Written problem: How many lines of the listing below contain the word "shown"? Reply with the number alone.

Supplied material:
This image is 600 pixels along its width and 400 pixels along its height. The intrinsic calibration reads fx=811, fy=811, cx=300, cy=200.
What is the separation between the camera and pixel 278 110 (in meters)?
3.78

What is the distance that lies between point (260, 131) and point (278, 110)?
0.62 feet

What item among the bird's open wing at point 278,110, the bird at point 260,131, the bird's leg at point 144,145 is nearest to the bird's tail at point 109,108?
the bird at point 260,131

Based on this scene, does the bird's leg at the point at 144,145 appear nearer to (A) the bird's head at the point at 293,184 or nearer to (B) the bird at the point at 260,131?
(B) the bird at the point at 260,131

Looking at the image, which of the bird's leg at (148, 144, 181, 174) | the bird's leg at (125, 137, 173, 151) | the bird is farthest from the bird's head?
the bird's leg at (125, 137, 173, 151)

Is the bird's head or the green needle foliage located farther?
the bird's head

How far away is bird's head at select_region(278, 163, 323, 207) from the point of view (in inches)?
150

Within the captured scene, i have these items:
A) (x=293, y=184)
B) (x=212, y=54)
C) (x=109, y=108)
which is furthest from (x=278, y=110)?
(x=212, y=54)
==
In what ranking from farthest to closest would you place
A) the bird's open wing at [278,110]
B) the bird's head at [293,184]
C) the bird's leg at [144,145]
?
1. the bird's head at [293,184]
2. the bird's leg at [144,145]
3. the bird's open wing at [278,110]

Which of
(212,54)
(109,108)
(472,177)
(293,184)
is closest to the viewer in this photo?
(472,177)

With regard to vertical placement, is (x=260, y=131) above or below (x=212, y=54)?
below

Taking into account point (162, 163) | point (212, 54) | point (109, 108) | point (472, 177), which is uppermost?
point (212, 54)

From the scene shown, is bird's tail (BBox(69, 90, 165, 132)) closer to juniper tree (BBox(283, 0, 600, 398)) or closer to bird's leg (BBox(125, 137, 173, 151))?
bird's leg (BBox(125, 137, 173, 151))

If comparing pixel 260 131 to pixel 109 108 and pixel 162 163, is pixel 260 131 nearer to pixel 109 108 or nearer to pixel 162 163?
---
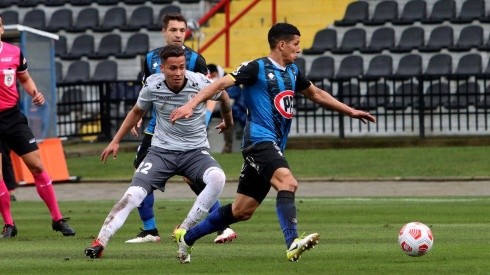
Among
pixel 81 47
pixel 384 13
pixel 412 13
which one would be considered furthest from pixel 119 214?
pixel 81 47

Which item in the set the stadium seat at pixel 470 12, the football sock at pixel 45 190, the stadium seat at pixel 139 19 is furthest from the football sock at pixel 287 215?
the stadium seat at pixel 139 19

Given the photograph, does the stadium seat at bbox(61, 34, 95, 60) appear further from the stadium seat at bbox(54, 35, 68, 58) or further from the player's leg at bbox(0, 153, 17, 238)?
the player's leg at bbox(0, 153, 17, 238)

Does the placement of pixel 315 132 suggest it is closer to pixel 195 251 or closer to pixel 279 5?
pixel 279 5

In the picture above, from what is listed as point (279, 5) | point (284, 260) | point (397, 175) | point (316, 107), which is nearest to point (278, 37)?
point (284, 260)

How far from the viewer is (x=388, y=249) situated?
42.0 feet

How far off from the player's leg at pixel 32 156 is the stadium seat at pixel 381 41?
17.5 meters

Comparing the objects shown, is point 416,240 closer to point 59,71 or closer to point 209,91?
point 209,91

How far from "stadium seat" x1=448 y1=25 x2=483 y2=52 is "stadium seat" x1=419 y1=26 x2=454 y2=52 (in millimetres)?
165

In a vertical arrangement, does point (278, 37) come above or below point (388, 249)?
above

Task response: 2